Gün geçmiyor ki ülkemiz gündeminde sıkıntılı haber eksik olmuyor. Başımıza gelen olayların bazıları tedbirsizlikten, bazıları ihmalden, bazıları cahillikten, bazıları insanların aşırı dünya hırsından, bazıları şehvet ve şöhret hırsından, bazıları haram helal demeden kazanmak hırsından, temelde ise Allaha hesap vermeyi unutmaktan kaynaklanıyor…

Cenabı Allah nefsimin ve milletimin akıbetini hayırlı eylesin demekten başka bir şey diyemiyorum. Kalbi selim bir Müslüman olarak günlük hayatımızda üçü bir arada (sabır, şükür ve dua) olan hasletlerden bizi mahrum bırakmasın Cenabı Allah.

Kitabımız Kuranı Kerimde Âl-i İmrân suresi 191.ayette “Onlar, ayakta dururken, otururken, yanları üzerine yatarken (her vakit) Allah’ı anarlar, göklerin ve yerin yaratılışı hakkında derin derin düşünürler (ve şöyle derler:) Rabbimiz! Sen bunu boşuna yaratmadın. Seni teşbih ederiz. Bizi cehennem azabından koru!” buyrulmaktadır.

Peygamberimizin (sas) gündelik hayatında en çok yer alan ibadetlerden biri de zikir ve dua idi. Bizde gelin hep birlikte efendimizin dualarını tekrar edip ona canı gönülden âmin diyelim.

Peygamberimizin (sas) sabah akşam okumamızı tavsiye ettiği dualar:

Ebû Hureyre (ra); Hz. Peygamber (sas)’in sabah ve akşam şu duayı yaptığını ve ashabına da öğrettiğini bildirmiştir:

Allah’ım! Senin lütfunla sabaha ulaştık, senin lütfunla akşama eriştik. Sen dileyince dirilir, yine sen dileyince ölürüz. Huzuruna varılacak olan da sensin. " (Ebû Dâvûd, Edeb, 110; Tirmizî, De’avât, 13)

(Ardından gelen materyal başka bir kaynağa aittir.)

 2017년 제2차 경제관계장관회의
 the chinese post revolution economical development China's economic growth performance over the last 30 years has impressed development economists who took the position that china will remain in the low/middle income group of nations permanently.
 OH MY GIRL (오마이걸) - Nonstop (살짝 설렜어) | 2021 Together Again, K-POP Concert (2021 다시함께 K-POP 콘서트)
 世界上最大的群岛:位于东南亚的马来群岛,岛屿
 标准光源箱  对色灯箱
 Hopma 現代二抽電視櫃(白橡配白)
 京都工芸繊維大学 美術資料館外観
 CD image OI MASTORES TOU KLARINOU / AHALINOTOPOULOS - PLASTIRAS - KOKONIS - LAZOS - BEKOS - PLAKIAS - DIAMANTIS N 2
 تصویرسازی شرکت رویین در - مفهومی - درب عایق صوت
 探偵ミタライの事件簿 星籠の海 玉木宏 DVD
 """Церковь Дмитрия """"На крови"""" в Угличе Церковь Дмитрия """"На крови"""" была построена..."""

Osman İbn Affân (ra) diyor ki; Resûlullah (sas) şöyle buyurdu: “Bir kul sabah ve akşam üç defa şu duayı okursa hiçbir şey ona zarar vermez:

İsminin anılmasıyla ne yerde ne de gökte hiçbir şeyin zarar vermeyeceği Allah’ın adıyla. O, hakkıyla işiten, kemaliyle bilendir.” (Tirmizî, De’avât, 13; Ebû Dâvûd, Edeb, 110).

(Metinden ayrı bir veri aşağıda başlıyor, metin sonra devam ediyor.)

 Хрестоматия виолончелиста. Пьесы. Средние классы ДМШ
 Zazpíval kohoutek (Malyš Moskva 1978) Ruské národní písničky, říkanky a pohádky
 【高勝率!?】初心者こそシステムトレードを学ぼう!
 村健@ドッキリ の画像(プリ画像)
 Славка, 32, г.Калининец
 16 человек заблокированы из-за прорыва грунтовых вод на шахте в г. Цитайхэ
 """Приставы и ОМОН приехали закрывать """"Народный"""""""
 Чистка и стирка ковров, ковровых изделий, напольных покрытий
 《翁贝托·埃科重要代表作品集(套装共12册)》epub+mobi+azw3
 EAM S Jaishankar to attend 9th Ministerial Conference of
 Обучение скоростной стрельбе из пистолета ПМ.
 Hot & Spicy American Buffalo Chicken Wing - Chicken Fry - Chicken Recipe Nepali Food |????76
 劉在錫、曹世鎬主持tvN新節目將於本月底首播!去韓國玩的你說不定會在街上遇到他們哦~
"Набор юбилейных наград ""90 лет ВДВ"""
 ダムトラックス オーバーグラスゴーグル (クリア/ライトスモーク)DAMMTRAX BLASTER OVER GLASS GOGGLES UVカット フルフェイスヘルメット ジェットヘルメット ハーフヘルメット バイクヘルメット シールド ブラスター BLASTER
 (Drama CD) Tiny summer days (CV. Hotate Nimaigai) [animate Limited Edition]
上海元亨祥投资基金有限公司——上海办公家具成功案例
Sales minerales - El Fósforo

Peygamberimiz (sas) uyanınca şöyle derdi: 

 “Bizi öldürdükten sonra dirilten Allah’a şükürler olsun. Yeniden dirilince de ona döneceğiz.” (Buhârî, Tevhîd, 13)

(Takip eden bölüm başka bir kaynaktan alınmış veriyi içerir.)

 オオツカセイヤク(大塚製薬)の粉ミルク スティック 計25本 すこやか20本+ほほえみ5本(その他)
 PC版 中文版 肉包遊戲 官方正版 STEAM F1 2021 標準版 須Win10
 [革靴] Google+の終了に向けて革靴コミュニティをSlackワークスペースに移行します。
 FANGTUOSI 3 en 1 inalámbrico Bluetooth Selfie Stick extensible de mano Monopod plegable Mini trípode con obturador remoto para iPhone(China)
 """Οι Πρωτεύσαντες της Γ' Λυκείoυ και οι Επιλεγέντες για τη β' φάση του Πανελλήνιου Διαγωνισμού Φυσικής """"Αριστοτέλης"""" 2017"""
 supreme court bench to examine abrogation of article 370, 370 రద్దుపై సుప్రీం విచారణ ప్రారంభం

 Yemeğe Allah'ın adını anarak başlayan Peygamberimiz (sas), yemekten sonra da şu ifadelerle Allah’a hamt ederdi:

 "Bizi yediren, bizi içiren ve bizim Müslüman yapan Allah’a hamdolsun." (Ebû Dâvûd, Et’ıme, 52)

Evden dışarıya adım atarken;  

“Ey Allah’ım! Hak yoldan sapmaktan, saptırılmaktan; ayağı kaymaktan, kaydırılmaktan; zulmetmekten, zulme uğramaktan; cahillik etmekten veya cahillikle karşılaşmaktan sana sığınırım.” (Ebû Dâvûd, Edeb, 11)

Hz. Enes b. Malik (ra) diyor ki; Rasûlullah (sas) şöyle buyurdular: “Kim, evinden çıkarken;

“Allah’ın adıyla (dışarı çıkıyorum), Allah’a tevekkül ettim. O’ndan başka gerçek güç ve kuvvet sahibi yoktur’ diye dua ederse kendisine; ‘Doğruya iletildin, ihtiyaçların karşılandı, düşmanlarından korundun’, şeklinde cevap verilir. Şeytan da ondan uzaklaşır.” (Ebû Dâvûd, Edeb, 112; Tirmizî, De’avât, 34)

Hz. Peygamber’in (sas) bunun dışında çeşitli zaman ve mekânlarda ağzından eksik etmediği sığınma duaları vardı. O (sas), evinden çıkarken dışarıda yaşayabileceği olumsuzluklara karşı şöyle dua ederdi:

“Bismillâh! Allah’ım! Ayağımın kaymasından veya kaydırılmasından, sapmaktan veya saptırmaktan, haksızlık etmekten veya haksızlığa uğramaktan, kaba/cahilce davranmaktan ya da davranılmaktan sana sığınırım.” ( Ebû Dâvûd, Edeb, 102-103) 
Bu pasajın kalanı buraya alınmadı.